Su docente también sostenía una gran admiración hacia el príncipe, elogiándolo por ser tan "dedicado" y excelente en cada trabajo y clase. Lo cual, para Yeonjun estaba atrayendo un par de reacciones no deseadas por parte de compañeros de clase, era genial, cliché de kdrama.

"El chico nuevo genio que llama la atención"

Su vida era un chiste mal contado aveces, al menos así se sentía.

— El nuevo es un maldito presumido ¿no creen?, con su aire de superioridad, se cree mucho solo porque es guapo y tiene buenas notas —comentó un chico en la clase del castaño a sus amigos.

— Ni siquiera es tan guapo, ¿has visto su rostro? parece una chica —agregó otro de forma burlona— no entiendo porque es tan popular.

— Y se junta con el maricon de Hueningkai, ¿no es asqueroso? —soltó el más bajo de los tres haciendo un gesto de asco— seguramente es maricon el también.

— Escuché que vive con un chico de otra clase, otro freak.

¿Cómo una specie de roomie?

— Más bien un perdedor sin padres.

Yeonjun escuchó toda la conversación justo detrás de la puerta del aula, no sintió tristeza, tampoco quería golpearlos pero en el fondo estaba molesto, no por el mismo si no por la forma en la que esos idiotas estaban hablando de Hueningkai y Soobin, de sus amigos, ok, él era un raro que no pertenecía ahí, no buscaba si quiera ser popular pero sus amigos no tenían nada que ver con que esos tres fueran unos patéticos abusones.

— Relájate Yeonjun-Ah —habló Hueningkai poniendo su brazo sobre los hombros del castaño— estoy acostumbrado, solo vamos a clase.

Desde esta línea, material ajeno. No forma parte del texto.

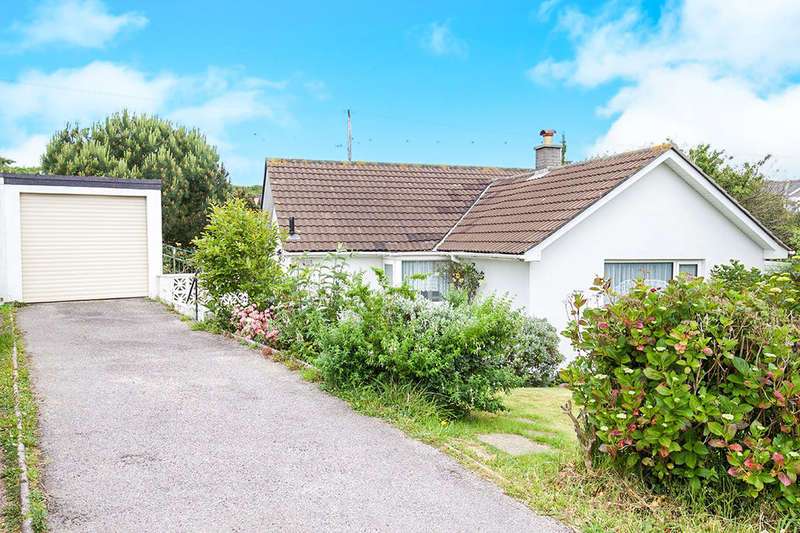 3 Bedrooms Detached Bungalow for sale in Forth Vean, Portreath, Redruth, TR16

Yeonjun no dijo nada, solo entró al aula junto con su amigo quien disimulaba muy bien, porque no podía creer que no se sintiera ofendido por esos tres. Sintió la mirada de esos tipos sobre ellos pero los ignoró, como si jamás hubiera escuchado todo eso.

—Odio literatura —mintió, disimulando lo nervioso que lo ponía repasar fragmentos de la historia coincidentes con su mundo.

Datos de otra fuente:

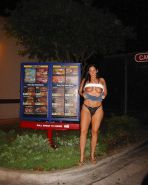 REALLY HOT GIRLS IN PUBLIC 03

— Si el profesor Han me elogiara como lo hace contigo, hermano, yo AMARÍA literatura —dijo Hueningkai riendo un poco— últimamente estás muy tenso, también te ves cansado, ¿todo bien?

Todo bien, era difícil responder a eso con sinceridad cuando la noche anterior las pesadillas no le habían dejado dormir, también teniendo en cuenta que Soobin se había quedado despierto junto a él con preocupación, lo cual lo hacía sentir culpable y de no muy buen ánimo.

"esas ojeras son porque no dejo de soñar con esa mujer que me grita desde hace una semana"

Pensó Yeonjun, luego suspiró y se limitó a negar con la cabeza, dando una sonrisa leve seguido de un suave "estoy bien" que , aunque no convenció del todo al chico de cabello ondulado, fue suficiente para no ahondar en el tema.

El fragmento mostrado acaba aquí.